===== Material provided =====

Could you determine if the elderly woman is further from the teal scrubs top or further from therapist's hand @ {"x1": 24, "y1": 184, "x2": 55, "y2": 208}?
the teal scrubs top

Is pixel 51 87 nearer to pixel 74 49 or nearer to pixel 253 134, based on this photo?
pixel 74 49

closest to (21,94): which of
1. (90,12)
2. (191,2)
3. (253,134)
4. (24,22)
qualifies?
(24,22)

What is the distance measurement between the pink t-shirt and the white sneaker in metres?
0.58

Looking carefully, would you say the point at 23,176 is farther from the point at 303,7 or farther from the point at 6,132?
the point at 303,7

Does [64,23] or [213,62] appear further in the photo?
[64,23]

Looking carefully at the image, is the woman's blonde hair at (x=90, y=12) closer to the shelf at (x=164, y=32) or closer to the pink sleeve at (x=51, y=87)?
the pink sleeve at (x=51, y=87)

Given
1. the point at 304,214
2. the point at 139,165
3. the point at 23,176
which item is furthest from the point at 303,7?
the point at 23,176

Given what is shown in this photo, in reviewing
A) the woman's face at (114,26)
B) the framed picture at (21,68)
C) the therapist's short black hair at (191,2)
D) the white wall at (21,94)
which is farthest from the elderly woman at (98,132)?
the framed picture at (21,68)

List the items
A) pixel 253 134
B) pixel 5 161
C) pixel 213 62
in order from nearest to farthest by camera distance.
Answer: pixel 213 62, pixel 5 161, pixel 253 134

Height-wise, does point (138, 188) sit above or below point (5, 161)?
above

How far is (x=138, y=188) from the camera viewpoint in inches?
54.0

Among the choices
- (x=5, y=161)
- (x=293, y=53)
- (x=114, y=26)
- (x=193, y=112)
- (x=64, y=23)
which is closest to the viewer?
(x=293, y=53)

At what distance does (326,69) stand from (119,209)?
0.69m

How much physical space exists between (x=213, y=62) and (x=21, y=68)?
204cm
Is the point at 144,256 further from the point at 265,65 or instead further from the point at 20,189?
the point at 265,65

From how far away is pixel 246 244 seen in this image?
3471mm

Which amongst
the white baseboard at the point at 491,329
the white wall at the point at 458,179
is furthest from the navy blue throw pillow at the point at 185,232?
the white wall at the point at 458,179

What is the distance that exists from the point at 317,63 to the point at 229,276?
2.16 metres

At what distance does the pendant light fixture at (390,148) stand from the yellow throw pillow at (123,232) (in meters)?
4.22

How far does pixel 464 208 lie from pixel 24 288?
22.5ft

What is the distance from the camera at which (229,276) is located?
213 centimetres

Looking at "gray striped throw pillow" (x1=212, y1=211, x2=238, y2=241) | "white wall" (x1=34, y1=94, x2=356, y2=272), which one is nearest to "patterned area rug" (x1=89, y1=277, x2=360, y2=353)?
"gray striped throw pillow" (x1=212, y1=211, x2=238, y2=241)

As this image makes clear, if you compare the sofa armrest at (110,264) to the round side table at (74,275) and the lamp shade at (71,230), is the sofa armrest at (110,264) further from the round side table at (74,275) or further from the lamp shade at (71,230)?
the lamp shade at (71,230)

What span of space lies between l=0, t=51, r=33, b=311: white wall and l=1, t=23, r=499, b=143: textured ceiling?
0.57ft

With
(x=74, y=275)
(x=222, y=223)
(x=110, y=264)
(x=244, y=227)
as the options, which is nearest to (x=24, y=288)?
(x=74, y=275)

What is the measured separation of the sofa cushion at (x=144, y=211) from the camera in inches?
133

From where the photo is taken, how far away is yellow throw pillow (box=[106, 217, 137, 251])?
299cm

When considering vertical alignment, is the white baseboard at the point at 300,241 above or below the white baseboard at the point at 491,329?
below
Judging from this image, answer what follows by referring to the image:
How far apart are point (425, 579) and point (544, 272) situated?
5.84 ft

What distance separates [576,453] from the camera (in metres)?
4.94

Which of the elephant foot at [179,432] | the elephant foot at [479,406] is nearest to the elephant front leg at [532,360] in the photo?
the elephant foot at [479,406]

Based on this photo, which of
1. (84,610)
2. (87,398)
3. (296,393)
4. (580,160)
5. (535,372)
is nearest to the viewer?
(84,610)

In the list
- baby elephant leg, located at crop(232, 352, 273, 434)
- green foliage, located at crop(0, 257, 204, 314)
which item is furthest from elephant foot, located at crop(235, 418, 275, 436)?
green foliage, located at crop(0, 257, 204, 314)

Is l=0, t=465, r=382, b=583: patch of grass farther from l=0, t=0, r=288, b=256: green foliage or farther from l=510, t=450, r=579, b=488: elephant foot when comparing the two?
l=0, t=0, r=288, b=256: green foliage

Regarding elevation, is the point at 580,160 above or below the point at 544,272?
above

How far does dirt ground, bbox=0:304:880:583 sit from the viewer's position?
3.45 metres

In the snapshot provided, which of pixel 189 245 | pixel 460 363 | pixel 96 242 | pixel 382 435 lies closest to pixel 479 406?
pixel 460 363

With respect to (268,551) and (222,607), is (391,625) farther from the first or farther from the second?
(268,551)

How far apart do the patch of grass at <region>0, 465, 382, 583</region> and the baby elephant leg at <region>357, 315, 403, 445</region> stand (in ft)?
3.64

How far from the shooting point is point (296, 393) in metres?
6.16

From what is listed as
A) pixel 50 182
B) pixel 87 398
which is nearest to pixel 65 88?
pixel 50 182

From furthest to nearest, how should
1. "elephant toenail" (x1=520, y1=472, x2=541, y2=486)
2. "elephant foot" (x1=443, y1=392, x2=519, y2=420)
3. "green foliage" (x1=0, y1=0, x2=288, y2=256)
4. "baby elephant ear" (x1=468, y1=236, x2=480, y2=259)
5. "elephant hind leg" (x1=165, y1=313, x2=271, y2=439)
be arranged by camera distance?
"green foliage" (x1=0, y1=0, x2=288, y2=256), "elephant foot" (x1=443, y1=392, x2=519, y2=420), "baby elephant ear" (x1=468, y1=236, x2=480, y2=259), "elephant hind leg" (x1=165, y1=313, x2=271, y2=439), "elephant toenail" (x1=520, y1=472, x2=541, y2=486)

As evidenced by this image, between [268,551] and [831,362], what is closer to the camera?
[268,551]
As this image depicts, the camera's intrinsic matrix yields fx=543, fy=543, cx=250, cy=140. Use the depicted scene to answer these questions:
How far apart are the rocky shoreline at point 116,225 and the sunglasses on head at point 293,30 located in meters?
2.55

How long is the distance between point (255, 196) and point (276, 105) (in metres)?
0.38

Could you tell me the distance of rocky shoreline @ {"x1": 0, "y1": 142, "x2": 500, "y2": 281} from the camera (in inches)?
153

=====

_Work to complete_:
Recast the lines of the listing as a Markdown table with the columns Row and Line, covering only the line that contains "From furthest to nearest, how should" and every line after it through the end of the listing. Number each row and omit blank lines.

_Exercise result_:
| Row | Line |
|---|---|
| 1 | From furthest to nearest, how should |
| 2 | 1. "elephant toenail" (x1=520, y1=472, x2=541, y2=486) |
| 3 | 2. "elephant foot" (x1=443, y1=392, x2=519, y2=420) |
| 4 | 3. "green foliage" (x1=0, y1=0, x2=288, y2=256) |
| 5 | 4. "baby elephant ear" (x1=468, y1=236, x2=480, y2=259) |
| 6 | 5. "elephant hind leg" (x1=165, y1=313, x2=271, y2=439) |
| 7 | be arranged by camera distance? |
| 8 | "green foliage" (x1=0, y1=0, x2=288, y2=256), "elephant foot" (x1=443, y1=392, x2=519, y2=420), "baby elephant ear" (x1=468, y1=236, x2=480, y2=259), "elephant hind leg" (x1=165, y1=313, x2=271, y2=439), "elephant toenail" (x1=520, y1=472, x2=541, y2=486) |
| 9 | As evidenced by this image, between [268,551] and [831,362], what is closer to the camera? |
| 10 | [268,551] |
| 11 | As this image depicts, the camera's intrinsic matrix yields fx=543, fy=543, cx=250, cy=140. Use the depicted scene to answer these questions: |
| 12 | How far apart are the rocky shoreline at point 116,225 and the sunglasses on head at point 293,30 located in meters? |
| 13 | 2.55 |
| 14 | How long is the distance between point (255, 196) and point (276, 105) (in metres)? |
| 15 | 0.38 |
| 16 | Could you tell me the distance of rocky shoreline @ {"x1": 0, "y1": 142, "x2": 500, "y2": 281} from the camera (in inches)? |
| 17 | 153 |